Church of England could die out: Anglican bishop

Only 12 per cent of children in the UK are now baptised, and there has also been a collapse in the number of Church weddings, a leading Church of England bishop has warned.

And the Church of England could die out within a generation if the problem isn't tackled, according to Bishop Paul Richardson, assistant bishop of Newcastle.

Pointing to the steep Church decline, Bishop Richardson, in an article in The Sunday Telegraph, said that Britain was “no longer a Christian nation”.

He pointed to figures showing that the number of babies being baptised has fallen from 609 in every 1,000 at the turn of the twentieth century to only 128 in 2006/7. Church marriages have also dropped, he warned.

As one of the Church's longest-serving bishops, the comments by the assistant Bishop of Newcastle are set to fuel the debate over its future.

The General Synod, the Church of England's parliament, will next month consider proposals to cut the number of bishops and senior clergy amid fears over the Church's finances.

Bishop Richardson said: "Many bishops prefer to turn their heads, to carry on as if nothing has changed, rather than face the reality that Britain is no longer a Christian nation.

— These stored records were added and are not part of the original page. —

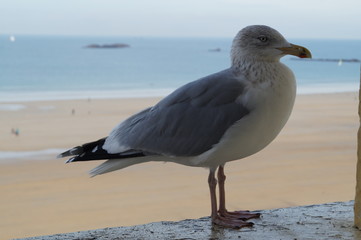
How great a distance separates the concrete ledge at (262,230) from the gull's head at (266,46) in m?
0.51

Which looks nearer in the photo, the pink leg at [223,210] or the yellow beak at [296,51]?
the yellow beak at [296,51]

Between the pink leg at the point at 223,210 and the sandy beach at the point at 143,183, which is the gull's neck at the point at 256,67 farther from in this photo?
the sandy beach at the point at 143,183

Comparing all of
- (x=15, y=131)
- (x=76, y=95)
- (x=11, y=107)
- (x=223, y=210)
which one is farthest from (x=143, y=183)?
(x=76, y=95)

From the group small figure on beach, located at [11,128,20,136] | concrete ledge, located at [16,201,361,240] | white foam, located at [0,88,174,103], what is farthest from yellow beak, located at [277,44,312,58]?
white foam, located at [0,88,174,103]

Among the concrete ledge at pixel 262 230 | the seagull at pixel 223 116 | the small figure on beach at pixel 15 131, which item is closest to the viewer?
the seagull at pixel 223 116

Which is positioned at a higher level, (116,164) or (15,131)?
(116,164)

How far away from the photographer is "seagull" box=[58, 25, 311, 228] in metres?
1.47

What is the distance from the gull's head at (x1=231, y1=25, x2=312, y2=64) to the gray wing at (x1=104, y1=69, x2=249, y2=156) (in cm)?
9

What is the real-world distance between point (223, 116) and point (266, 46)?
0.23 meters

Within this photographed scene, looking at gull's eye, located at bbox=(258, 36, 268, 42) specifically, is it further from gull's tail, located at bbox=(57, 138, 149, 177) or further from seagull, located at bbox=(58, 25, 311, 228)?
gull's tail, located at bbox=(57, 138, 149, 177)

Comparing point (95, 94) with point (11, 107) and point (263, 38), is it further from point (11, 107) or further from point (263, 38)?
point (263, 38)

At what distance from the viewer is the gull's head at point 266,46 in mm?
1518

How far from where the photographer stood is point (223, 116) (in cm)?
150

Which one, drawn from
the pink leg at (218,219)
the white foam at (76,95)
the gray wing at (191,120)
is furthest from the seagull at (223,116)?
the white foam at (76,95)
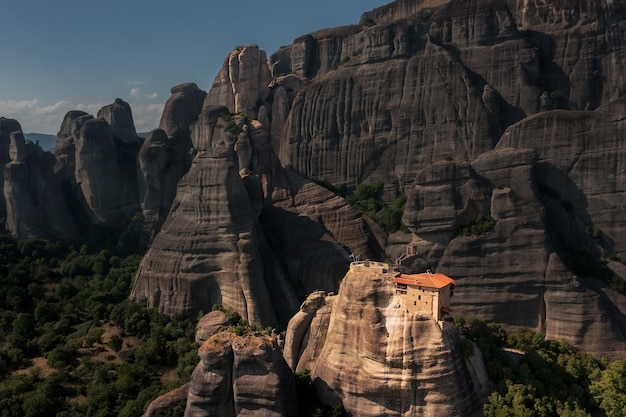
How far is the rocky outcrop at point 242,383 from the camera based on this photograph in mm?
22438

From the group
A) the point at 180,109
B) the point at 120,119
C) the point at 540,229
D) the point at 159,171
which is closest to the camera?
the point at 540,229

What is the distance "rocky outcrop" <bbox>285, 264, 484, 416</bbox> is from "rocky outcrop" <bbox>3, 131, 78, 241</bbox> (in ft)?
119

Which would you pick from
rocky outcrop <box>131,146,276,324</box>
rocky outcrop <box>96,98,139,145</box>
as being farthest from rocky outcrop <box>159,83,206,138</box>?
rocky outcrop <box>131,146,276,324</box>

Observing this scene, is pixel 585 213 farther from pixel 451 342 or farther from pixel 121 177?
pixel 121 177

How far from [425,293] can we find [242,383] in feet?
29.8

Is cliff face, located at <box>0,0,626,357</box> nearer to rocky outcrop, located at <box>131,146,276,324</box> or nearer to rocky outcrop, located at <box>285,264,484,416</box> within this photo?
rocky outcrop, located at <box>131,146,276,324</box>

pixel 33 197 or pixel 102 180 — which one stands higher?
pixel 102 180

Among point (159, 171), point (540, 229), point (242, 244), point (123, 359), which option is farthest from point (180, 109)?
point (540, 229)

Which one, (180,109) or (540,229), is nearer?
(540,229)

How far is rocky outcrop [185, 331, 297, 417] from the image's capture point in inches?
883

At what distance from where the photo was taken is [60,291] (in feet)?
132

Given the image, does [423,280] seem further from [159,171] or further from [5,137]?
[5,137]

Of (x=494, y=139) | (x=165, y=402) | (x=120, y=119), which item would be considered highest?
(x=120, y=119)

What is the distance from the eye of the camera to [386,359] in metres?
22.0
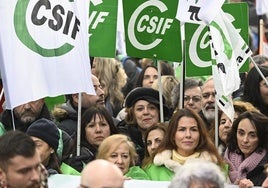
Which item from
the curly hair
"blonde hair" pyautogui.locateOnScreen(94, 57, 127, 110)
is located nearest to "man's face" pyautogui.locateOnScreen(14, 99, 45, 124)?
the curly hair

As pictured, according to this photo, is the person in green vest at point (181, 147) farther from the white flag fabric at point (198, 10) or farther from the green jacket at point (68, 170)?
the white flag fabric at point (198, 10)

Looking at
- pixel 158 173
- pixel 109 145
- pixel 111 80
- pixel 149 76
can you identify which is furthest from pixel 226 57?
pixel 149 76

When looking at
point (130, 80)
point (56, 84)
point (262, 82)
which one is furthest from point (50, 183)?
point (130, 80)

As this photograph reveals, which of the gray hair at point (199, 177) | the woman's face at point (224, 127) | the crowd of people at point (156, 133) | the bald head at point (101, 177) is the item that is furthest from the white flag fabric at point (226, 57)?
the bald head at point (101, 177)

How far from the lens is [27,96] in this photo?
1035cm

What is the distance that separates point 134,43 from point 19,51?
234 cm

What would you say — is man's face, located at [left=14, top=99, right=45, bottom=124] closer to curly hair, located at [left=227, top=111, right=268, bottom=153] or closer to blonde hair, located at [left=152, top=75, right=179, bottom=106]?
curly hair, located at [left=227, top=111, right=268, bottom=153]

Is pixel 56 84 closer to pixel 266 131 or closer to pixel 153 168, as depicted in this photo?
pixel 153 168

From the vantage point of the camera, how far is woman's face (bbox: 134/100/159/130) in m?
12.8

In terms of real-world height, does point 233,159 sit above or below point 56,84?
below

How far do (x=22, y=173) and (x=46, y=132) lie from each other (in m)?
2.92

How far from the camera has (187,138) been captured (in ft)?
36.2

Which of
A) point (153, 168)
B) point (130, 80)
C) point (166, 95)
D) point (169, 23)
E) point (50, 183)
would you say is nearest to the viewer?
point (50, 183)

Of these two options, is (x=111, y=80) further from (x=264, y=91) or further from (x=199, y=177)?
(x=199, y=177)
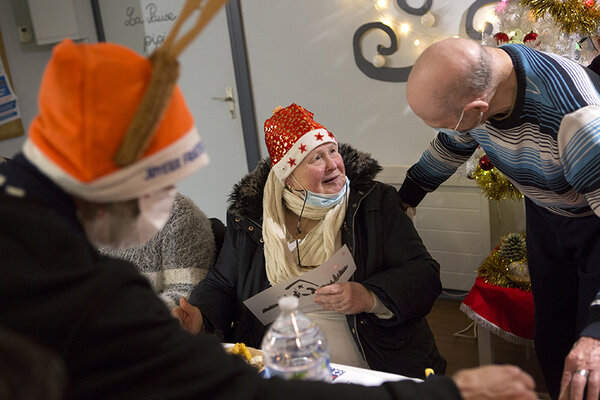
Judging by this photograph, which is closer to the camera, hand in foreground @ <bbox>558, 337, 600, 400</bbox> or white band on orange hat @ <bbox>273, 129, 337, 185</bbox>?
hand in foreground @ <bbox>558, 337, 600, 400</bbox>

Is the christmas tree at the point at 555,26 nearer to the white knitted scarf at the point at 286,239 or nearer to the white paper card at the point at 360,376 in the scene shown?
the white knitted scarf at the point at 286,239

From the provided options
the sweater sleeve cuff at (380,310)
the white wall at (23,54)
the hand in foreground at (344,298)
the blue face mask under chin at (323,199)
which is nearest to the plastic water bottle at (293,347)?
the hand in foreground at (344,298)

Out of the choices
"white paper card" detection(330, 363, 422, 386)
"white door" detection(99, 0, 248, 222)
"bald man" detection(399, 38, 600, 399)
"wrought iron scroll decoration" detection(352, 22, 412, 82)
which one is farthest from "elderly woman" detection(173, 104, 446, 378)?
"white door" detection(99, 0, 248, 222)

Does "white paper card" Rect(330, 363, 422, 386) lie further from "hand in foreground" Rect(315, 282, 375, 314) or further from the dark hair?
the dark hair

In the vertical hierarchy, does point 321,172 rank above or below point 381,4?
below

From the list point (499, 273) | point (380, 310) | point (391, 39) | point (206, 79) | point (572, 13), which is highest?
point (572, 13)

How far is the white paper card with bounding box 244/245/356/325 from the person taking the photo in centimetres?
175

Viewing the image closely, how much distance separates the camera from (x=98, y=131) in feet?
2.33

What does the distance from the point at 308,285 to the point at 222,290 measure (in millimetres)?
342

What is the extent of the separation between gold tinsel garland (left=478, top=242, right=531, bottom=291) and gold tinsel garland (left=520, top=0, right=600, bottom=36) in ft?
3.25

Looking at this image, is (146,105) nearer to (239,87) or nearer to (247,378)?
(247,378)

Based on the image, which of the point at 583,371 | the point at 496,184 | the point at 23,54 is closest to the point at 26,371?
the point at 583,371

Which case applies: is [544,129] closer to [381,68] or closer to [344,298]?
[344,298]

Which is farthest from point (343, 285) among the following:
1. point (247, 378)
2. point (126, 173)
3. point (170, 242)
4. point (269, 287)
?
point (126, 173)
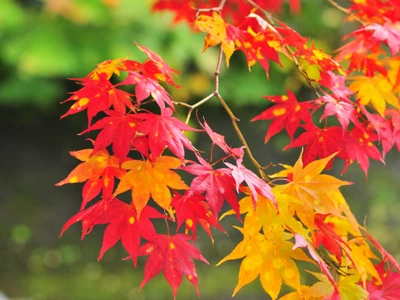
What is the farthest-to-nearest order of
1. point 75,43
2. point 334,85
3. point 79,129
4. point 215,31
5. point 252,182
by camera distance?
1. point 79,129
2. point 75,43
3. point 334,85
4. point 215,31
5. point 252,182

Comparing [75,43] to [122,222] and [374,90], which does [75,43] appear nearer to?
[374,90]

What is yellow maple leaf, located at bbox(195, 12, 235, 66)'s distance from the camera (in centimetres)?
125

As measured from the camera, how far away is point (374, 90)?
1.52 metres

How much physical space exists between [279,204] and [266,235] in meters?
0.06

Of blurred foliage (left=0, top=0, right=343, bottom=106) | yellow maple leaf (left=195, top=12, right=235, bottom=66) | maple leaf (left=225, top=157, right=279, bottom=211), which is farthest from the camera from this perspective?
blurred foliage (left=0, top=0, right=343, bottom=106)

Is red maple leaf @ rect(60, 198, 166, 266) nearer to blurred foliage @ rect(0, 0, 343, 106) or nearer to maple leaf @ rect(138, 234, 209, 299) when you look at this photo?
maple leaf @ rect(138, 234, 209, 299)

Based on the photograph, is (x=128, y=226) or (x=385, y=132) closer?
(x=128, y=226)

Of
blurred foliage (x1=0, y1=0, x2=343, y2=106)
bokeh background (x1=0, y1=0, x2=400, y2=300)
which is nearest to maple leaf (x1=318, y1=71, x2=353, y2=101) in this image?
bokeh background (x1=0, y1=0, x2=400, y2=300)

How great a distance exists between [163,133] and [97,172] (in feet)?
0.57

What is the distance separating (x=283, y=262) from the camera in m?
1.08

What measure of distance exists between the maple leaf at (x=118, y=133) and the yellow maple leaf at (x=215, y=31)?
26 centimetres

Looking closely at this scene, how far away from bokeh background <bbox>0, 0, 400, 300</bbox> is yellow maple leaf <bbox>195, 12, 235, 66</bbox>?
8.21 ft

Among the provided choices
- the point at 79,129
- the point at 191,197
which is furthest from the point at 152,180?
the point at 79,129

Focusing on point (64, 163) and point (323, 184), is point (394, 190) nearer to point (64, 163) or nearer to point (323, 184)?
point (64, 163)
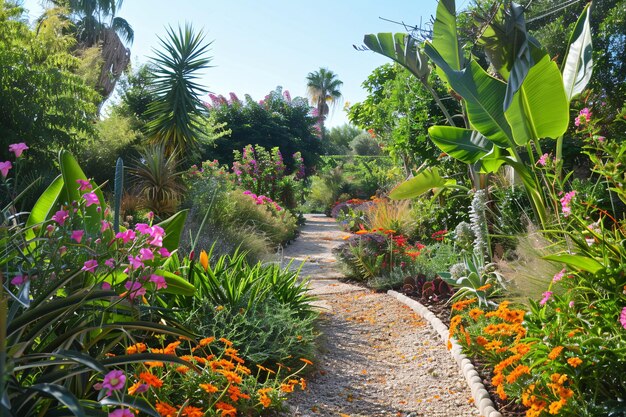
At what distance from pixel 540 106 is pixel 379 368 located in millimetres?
3164

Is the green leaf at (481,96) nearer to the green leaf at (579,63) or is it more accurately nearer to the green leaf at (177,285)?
the green leaf at (579,63)

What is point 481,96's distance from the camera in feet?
19.7

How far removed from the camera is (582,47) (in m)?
6.25

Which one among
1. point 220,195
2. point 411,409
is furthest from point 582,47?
point 220,195

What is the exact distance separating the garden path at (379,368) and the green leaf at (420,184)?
1834 millimetres

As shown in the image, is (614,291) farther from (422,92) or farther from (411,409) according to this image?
(422,92)

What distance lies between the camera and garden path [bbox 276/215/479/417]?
149 inches

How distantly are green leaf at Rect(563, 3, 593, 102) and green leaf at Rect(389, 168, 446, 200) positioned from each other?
7.14ft

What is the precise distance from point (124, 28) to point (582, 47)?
3024 cm

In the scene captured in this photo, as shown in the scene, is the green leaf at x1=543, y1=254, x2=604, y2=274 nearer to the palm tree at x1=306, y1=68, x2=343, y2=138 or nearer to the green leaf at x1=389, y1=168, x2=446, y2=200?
the green leaf at x1=389, y1=168, x2=446, y2=200

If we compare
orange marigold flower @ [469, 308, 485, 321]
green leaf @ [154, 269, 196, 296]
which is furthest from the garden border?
green leaf @ [154, 269, 196, 296]

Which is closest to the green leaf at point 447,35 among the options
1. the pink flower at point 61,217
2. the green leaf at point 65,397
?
the pink flower at point 61,217

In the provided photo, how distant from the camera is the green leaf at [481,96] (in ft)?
19.6

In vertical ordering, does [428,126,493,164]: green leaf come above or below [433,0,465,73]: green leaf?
below
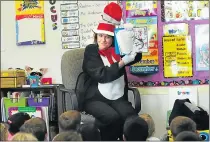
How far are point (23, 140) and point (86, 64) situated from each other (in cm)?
95

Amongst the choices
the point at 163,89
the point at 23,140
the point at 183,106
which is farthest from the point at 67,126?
the point at 163,89

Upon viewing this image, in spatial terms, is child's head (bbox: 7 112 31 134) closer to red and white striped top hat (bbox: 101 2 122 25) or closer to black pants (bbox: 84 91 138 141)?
black pants (bbox: 84 91 138 141)

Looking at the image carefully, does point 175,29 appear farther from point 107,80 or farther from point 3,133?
point 3,133

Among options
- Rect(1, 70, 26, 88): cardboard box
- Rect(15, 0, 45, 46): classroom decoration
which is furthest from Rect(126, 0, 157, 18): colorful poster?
Rect(1, 70, 26, 88): cardboard box

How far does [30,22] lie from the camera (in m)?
2.47

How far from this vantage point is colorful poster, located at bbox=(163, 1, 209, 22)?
219cm

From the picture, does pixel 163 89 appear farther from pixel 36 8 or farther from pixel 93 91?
pixel 36 8

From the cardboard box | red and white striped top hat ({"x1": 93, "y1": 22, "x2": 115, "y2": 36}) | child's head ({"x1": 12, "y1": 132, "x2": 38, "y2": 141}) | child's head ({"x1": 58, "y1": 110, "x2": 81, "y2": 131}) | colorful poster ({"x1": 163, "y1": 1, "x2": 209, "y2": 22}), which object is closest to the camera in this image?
child's head ({"x1": 12, "y1": 132, "x2": 38, "y2": 141})

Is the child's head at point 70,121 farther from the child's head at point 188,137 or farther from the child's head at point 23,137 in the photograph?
the child's head at point 188,137

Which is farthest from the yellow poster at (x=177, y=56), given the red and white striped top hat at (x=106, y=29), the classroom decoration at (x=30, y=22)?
the classroom decoration at (x=30, y=22)

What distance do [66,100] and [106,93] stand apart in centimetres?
35

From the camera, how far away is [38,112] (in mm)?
2238

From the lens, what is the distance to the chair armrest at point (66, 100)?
173cm

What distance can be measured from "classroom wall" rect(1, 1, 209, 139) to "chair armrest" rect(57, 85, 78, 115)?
0.79 ft
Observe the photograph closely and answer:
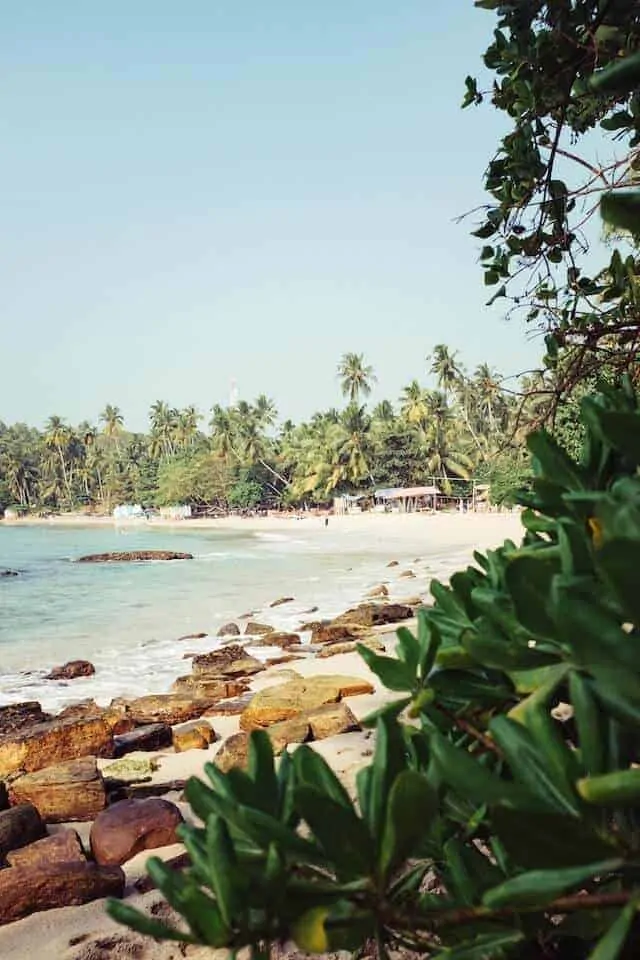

He said that the Church had lost more than one in ten of its regular worshippers between 1996 and 2006, with a fall from more than one million to 880,000.

"At this rate it is hard to see the Church surviving for more than 30 years though few of its leaders are prepared to face that possibility," said Bishop Richardson.

Nearly half of the population in England regard themselves as belonging to the Church of England, while seven in ten described themselves as Christian in the last census.

However, the bishop said that the fall in Church marriages and baptisms revealed that Britain was no longer a Christian nation.

Bishop Richardson said: "The Church is being hit by a double whammy: on the one hand it confronts the challenge of institutional decline but on the other hand it has to face the rise of cultural and religious pluralism in Britain."

He says that the way the Church responds to this will be "crucial in determining whether it will be able to survive as a viable organisation and make a contribution to national life".

"At present Church leaders show little signs of understanding the situation. They don't understand the culture we now live in."

Lord Carey, the former Archbishop of Canterbury has also delivered a bleak assessment of the future of Christianity in this country, claiming previously that Britain's Churches are in such serious decline that if they were shops they would have been declared bankrupt long ago.

Attendance figures on Christmas Day and Christmas Eve have provided encouragement for the Church of England, showing that three million people attend services on these days and as many as 39 per cent go to some sort of Christmas service.